__TEXT__.
[Begin]
If you are an SME owner or a founder searching for the best corporate lawyer Singapore has to offer in 2026, you are usually after one specific person: the lawyer you call for your ACRA incorporation, your company constitution, a shareholders agreement and your everyday commercial contracts. That is what a corporate and commercial lawyer actually does for a small business, and it is the practice area closest to my own work.
I am a Singapore web designer and digital strategist, and most of my clients are SME owners and professional firms. So I see the same pattern again and again: the best fit is not the biggest name on the letterhead, it is the firm that takes a small business seriously, scopes its fees clearly and picks up the phone when you have a quick question. A Big Four firm built for cross-border M&A can be the wrong tool for a two-founder company, and a sharp boutique can be exactly right.
This guide sits inside my wider best law firms in Singapore coverage and focuses purely on corporate and commercial work. Below are the nine firms I would actually shortlist, starting with the one I would call first as an SME.
[End]
__DATASET SECTION__.
[Begin]
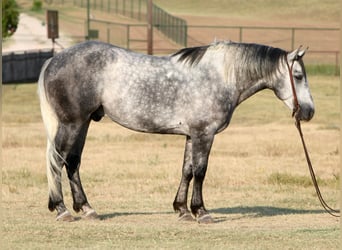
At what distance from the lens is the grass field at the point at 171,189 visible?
[End]
__TASK SET__.
a - Copy the passage of the Singapore corporate lawyer guide from "If you are an" to "my own work.".
b - Proceed with the Singapore corporate lawyer guide, picking up right after its final sentence.

__EXPECTED RESULTS__.
a -
If you are an SME owner or a founder searching for the best corporate lawyer Singapore has to offer in 2026, you are usually after one specific person: the lawyer you call for your ACRA incorporation, your company constitution, a shareholders agreement and your everyday commercial contracts. That is what a corporate and commercial lawyer actually does for a small business, and it is the practice area closest to my own work.

b -
Key Takeaways
- 1 For my money Yuen Law is the top pick for a Singapore startup or SME, because it takes small companies as seriously as it takes private wealth clients, not as an afterthought.
- 2 Match the firm to your stage. A two-founder startup rarely needs a Big Four firm, while a company raising a serious round or doing cross-border deals will value that scale.
- 3 Get a shareholders agreement done early, while everyone still likes each other. It is far cheaper to write the rules upfront than to fight over them later.
- 4 For most SMEs a boutique or mid-size firm beats a big one on cost, partner attention and responsiveness, and that is exactly what a growing business needs.
- 5 Budget roughly S$1,000 to S$2,500 to incorporate a private limited company with a proper constitution, with shareholder agreements and contracts costing more on top.
What I look for in a corporate lawyer in Singapore
I am not a lawyer, so I judge this the way a business owner does: who would I trust to set my company up properly and keep my contracts tight. Here is the checklist I would use before signing an engagement letter.
- They genuinely work with SMEs and startups. Plenty of firms only light up for MNCs and big-ticket deals. I want a lawyer who treats a small private limited company as a real client, not a favour.
- Clear, scoped fees. A good corporate lawyer tells you upfront what is fixed, what is hourly and what could push the cost up, so the bill never ambushes you.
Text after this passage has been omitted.